# Fun Anruf - Marcophono - Wirklich kostenlos



## finnex (24. Februar 2008)

Hallo,
ich habe heute einen Link von meinem Freund bekommen:

marcophono.net

Wisst ihr ob diese Homepage wirklich kostenlos ist oder irgendeinen Hacken hat
Weil die Homepage ist wirklich lustig 

Mfg finnex


----------



## BadBoy227 (24. Februar 2008)

ja ist wirklich kostenlos und super lustig, einzige blöde, dass Leitungen macnhmal lange belegt sind, aber nicht aufgeben irgendwann wird dann eine frei, aber das warten lohnt sich


----------



## finnex (24. Februar 2008)

Hallo,
ich bin da bei solchen sachen immer sehr Vorsichtig... 
Du hast es auch schon gemacht?
Ich habe es nur bei meinem Freund gesehen(war ein riesen spass^^)
Dann werde ich es wohl auch mal bei mir machen...
Danke für deine Antwort...
Mfg finnex


----------



## BadBoy227 (24. Februar 2008)

japp hab es schon öfters gemacht, es gibt auch irgendwo einen Link wo du dich schützen kannst, da wird dann deine Nummer gesperrt xD also kannst du nicht reingelegt werden, wobei es ja doch lustig ist da mitzuspielen^^


----------



## finnex (24. Februar 2008)

Hallo,
wen hast du schon so alles reingelegt?

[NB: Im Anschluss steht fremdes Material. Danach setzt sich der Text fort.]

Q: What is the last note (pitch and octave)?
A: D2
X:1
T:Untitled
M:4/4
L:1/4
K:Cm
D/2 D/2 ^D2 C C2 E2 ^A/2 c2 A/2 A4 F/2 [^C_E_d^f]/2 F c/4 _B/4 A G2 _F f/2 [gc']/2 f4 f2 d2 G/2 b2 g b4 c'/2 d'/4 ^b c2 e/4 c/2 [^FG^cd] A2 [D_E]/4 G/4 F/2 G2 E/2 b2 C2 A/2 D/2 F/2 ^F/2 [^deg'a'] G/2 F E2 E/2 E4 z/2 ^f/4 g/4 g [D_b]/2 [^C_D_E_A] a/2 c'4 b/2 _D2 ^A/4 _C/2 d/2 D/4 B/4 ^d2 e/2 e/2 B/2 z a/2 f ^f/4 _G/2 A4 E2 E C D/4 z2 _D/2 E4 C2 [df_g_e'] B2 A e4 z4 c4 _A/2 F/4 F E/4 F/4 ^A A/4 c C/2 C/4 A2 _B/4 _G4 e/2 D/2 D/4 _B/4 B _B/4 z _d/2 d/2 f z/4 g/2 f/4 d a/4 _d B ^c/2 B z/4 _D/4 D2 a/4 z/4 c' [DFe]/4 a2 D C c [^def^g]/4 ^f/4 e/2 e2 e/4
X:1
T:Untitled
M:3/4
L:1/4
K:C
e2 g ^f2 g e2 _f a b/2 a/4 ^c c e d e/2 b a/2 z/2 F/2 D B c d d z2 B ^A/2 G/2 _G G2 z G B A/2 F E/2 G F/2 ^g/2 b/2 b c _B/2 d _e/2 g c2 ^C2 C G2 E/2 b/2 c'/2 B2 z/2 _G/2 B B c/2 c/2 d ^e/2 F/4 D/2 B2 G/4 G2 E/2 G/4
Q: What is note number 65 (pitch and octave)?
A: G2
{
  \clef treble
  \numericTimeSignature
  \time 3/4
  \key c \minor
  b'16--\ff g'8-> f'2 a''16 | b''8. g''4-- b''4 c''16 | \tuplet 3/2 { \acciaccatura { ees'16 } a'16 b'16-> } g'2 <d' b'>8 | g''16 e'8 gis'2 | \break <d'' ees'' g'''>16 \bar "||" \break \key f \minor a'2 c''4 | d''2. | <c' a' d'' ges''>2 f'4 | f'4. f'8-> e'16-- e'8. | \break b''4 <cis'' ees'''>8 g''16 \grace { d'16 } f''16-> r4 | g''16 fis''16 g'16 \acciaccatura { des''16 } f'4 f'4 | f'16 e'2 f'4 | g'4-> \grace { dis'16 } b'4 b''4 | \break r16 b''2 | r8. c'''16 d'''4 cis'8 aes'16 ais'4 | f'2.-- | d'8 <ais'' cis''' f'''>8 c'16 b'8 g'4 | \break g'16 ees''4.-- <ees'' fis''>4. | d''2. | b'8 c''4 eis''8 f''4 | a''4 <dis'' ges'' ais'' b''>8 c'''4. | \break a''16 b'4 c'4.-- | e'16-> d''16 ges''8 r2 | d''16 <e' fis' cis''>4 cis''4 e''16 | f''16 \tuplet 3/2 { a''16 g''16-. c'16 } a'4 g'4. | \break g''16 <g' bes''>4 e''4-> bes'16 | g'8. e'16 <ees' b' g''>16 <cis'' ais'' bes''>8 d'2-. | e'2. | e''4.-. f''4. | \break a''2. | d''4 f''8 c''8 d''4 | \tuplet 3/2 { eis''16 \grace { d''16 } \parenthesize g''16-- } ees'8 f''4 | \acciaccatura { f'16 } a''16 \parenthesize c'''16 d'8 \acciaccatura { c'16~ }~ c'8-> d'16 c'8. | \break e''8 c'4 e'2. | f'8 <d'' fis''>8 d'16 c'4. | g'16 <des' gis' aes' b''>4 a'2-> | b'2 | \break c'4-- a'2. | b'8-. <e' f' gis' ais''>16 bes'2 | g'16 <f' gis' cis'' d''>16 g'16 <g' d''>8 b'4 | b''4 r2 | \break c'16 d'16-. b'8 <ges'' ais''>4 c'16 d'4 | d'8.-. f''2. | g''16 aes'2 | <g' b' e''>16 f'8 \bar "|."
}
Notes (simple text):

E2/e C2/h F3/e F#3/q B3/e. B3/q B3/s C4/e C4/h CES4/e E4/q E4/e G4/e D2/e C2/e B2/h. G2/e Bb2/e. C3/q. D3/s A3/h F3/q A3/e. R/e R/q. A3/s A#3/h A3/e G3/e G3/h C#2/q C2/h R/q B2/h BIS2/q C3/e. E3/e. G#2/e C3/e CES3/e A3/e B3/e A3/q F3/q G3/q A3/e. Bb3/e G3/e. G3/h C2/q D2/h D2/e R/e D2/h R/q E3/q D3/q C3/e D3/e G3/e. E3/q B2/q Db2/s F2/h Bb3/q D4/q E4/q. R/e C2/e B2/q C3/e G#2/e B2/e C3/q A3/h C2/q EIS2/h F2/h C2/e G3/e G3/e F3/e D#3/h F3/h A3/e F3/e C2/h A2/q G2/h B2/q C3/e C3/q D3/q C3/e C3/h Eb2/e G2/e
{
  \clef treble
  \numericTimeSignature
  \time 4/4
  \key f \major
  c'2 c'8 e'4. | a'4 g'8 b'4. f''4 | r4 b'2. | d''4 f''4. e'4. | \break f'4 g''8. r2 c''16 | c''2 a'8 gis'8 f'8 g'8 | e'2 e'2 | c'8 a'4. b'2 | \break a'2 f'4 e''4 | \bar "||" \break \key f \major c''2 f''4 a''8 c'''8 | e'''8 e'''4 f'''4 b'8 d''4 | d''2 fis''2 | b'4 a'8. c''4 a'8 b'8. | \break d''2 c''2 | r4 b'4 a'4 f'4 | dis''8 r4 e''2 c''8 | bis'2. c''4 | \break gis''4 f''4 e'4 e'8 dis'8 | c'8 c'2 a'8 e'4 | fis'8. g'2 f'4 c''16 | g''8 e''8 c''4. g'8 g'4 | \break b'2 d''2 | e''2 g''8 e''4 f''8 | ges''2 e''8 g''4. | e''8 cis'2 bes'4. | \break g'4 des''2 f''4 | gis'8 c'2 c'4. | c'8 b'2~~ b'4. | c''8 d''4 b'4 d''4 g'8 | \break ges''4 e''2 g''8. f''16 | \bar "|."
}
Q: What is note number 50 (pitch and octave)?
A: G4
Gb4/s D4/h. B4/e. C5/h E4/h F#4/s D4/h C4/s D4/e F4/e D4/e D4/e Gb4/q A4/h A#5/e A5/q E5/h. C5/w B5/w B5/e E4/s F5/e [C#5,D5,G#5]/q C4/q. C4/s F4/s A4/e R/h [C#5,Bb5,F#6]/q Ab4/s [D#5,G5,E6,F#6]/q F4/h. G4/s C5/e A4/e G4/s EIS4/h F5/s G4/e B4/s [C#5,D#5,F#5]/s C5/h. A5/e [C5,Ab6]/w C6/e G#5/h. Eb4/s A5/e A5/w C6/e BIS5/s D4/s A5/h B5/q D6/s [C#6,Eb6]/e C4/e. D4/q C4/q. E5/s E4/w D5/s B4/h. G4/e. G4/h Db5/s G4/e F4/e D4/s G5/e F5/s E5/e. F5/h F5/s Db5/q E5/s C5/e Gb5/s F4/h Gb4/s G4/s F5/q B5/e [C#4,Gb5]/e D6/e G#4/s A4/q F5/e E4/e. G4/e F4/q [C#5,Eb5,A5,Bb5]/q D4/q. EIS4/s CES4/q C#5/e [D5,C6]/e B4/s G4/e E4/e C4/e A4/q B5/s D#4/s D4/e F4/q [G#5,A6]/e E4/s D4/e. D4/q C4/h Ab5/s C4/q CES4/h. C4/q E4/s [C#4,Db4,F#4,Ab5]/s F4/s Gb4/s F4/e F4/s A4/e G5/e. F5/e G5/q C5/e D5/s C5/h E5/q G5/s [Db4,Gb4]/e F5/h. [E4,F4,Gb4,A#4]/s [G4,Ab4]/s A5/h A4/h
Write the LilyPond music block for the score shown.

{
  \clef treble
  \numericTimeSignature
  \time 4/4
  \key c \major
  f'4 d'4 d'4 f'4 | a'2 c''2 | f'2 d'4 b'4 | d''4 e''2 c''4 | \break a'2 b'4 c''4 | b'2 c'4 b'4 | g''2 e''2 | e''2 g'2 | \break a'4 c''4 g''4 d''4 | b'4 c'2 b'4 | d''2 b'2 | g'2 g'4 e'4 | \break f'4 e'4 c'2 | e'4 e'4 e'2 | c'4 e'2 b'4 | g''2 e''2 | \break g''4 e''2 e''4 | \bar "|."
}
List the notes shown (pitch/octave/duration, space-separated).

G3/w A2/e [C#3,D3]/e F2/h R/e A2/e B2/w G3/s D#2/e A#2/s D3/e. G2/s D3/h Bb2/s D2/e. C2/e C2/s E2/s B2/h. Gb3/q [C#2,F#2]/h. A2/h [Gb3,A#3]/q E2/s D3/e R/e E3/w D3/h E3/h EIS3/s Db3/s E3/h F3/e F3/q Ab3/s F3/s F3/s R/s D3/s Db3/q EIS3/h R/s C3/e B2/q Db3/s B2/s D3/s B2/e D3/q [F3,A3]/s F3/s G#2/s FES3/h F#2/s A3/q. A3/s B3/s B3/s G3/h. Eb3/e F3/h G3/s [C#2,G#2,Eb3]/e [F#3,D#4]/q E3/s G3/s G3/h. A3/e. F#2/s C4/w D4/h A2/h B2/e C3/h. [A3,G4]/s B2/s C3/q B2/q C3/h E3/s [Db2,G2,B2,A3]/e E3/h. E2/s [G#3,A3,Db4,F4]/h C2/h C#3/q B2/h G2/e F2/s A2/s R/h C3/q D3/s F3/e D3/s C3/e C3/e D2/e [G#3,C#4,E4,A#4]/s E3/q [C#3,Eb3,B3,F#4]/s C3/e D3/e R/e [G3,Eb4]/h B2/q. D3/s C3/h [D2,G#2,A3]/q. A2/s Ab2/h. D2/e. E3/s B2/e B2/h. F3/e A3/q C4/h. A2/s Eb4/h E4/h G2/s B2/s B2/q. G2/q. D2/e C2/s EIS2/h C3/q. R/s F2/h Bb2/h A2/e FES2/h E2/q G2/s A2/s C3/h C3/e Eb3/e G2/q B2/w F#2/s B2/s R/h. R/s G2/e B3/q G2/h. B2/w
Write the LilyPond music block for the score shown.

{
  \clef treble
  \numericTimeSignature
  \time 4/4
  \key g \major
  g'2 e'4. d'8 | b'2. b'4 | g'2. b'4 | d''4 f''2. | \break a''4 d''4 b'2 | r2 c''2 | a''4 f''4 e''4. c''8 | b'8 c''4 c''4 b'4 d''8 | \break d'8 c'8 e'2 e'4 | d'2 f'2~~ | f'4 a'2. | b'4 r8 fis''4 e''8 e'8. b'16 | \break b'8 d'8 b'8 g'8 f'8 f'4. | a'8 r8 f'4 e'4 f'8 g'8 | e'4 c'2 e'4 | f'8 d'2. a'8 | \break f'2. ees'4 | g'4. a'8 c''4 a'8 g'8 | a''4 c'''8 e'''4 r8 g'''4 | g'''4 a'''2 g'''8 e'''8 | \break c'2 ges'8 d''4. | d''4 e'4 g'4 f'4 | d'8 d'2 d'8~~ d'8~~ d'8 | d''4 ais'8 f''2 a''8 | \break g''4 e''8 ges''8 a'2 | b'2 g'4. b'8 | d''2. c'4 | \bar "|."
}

Wir haben uns bei einem Freund als Radiosender ausgegeben und haben einen Gruß ausrichten lassen^^ der war total verblüfft und hat es nicht kapiert^^. Ich finde des total lustig...

Mfg finnex


----------



## BadBoy227 (24. Februar 2008)

och mehrerLeute^^ meine Eltern, Freunde das beste ist eh wenn du jem. kennst und als ein Ex-Freund Grüßen läst, die meisten sind dann erstmal geschockt^^

lG


----------



## finnex (24. Februar 2008)

Hi,
lol... Es sollte aber mehr Möglichkeiten zur Antwort geben... und mehrere Themen wegen was man anruft. Und das lange warte ist auch ein wenig nervig^^.

Mfg finnex


----------



## BadBoy227 (24. Februar 2008)

nicht vergessen es ist kostenlos 
aber irgendwie ist das typisch Deutsch lol
man will unbedingt etwas kostenlos, dann bekommt man es und dann ist man nicht zufrieden mit dem was man bekommt  ist jetzt nicht böse gemeint


----------



## HSV 4-ever (17. Dezember 2009)

Also eigentlich gibt es eine ganz einfache Lösung die bestezten Leitungen zu umgehen...
Man hält das Telefon einfach vor den Lautsprecher...
Es ist natürlich von Vorteil wenn man seine Rufnummer unterdrücken lässt...
LG


----------



## telmemore (17. Januar 2010)

LOOOL muss ich gleich mal ausprobieren das mit dem radio finde ich sehr gut


----------



## asiiiiiiiiabu (22. Mai 2010)

hab ne frage, ich hab das oft versucht hab es aber nur einmal geschaft und das net auf meinen pc sondern von mein bekannten der! der hatte mozilla ich hab normales internet . Hat das was damit zu tun das es nicht geht oder ist es was anderes.


----------



## sheel (22. Mai 2010)

:suspekt: Er hat Mozilla und du normales Internet?
...Aha.
Nur zur Aufklärung: Mit Mozilla ist ein Browser gemeint, wie zB auch der sogenannte Internet Explorer von Microsoft.
Das ist ein Programm am eigenen Computer zum anschauen von Webseiten; und hat nichts mit dem Internetanschluss zu tun.


----------